9. Busca la mejora constante compartiendo el conocimiento. Fomenta una
comunicación abierta y directa entre colegas, jefes, constructores y
usuarios, para enlazar las consideraciones de sostenibilidad a largo
plazo con la responsabilidad ética, y reestablecer la relación integral
entre los procesos naturales y la actividad humana.

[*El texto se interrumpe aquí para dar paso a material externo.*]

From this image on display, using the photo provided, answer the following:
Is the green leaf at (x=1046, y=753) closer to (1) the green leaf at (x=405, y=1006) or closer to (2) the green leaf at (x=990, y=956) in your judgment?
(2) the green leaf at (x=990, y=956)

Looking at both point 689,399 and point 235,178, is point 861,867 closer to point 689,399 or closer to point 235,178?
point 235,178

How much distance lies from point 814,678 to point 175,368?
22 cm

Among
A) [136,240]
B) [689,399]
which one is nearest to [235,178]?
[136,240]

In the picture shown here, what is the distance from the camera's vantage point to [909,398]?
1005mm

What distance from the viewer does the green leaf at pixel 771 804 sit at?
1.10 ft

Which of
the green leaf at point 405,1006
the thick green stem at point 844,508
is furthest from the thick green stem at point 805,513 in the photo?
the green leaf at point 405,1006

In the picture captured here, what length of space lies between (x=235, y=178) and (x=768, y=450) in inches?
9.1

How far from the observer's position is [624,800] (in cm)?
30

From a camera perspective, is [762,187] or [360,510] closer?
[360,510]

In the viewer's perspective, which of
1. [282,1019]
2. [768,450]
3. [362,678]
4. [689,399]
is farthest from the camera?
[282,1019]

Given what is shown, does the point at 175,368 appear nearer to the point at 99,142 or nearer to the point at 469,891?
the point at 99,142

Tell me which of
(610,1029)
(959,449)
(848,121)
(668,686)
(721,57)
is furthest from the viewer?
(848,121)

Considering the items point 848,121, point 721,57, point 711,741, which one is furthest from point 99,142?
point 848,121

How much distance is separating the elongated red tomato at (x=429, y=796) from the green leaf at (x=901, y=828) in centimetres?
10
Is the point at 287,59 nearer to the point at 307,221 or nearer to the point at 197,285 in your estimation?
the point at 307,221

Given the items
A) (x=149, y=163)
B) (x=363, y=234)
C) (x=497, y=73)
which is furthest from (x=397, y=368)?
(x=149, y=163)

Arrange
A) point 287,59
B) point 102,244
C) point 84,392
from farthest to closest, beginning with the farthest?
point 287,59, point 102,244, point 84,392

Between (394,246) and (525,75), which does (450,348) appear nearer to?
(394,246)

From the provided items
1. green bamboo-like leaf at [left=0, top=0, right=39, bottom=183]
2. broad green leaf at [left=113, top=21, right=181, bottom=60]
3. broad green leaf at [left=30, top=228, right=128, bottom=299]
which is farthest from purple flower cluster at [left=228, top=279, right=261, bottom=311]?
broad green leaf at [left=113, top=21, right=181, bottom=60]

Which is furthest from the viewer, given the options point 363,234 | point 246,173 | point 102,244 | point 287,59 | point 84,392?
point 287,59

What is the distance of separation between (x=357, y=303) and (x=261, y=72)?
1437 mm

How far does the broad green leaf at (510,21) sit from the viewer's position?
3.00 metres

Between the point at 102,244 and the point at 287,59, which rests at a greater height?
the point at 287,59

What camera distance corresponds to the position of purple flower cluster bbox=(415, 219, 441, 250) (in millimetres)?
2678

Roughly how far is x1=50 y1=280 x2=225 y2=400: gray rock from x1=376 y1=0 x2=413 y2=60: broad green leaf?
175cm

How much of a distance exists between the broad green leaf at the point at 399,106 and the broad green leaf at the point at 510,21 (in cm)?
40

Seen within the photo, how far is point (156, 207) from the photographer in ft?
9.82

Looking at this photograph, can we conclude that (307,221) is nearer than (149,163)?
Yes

Aunque se dieron a conocer con ocasión de la exposición mundial de
Hannover, estos nueve principios generales són válidos en
cualquier faceta de una creación humana más consciente con la crisis
que vive nuestro planeta. Nuestra comodidad y tecnología no deberían
dañar el entorno, o incluso deberían restaurarlo, y aceptar estos
principios nos acerca a ese objetivo.
El documento se realizó en el año 1992 y desde entonces se han
continuado celebrando diferentes eventos internacionales, uno de ellos
vivido de forma especialmente cercana como es el Forum de las Culturas
2004. Los autores destacan en el documento que quizá la celebración de
este tipo de eventos no merece la pena si no es que verdaderamente
significan un paso adelante hacia la resolución de conflictos, la
reducción de las desigualdades y la pobreza, o la paliación de la
crisis ambiental.
Hoy, resulta una necesidad que cada nueva actuación urbanística, cada
nuevo desarrollo urbano, se convierta en un ejemplo de respeto hacia el
medio y la salud de la personas. Sin embargo, estos criterios se
introducen de manera muy limitada, a una velocidad mucho menor de lo
deseable, valga como ejemplo el citado Forum de Barcelona.
Los principios de Hannover son consejos para crear de forma más humana,
para crear algo mejor para todos. Hacerlos nuestros y ponerlos en
práctica en todo proceso de diseño es una urgencia para nuestras
ciudades, nuestros campos, y para todos los habitantes del planeta.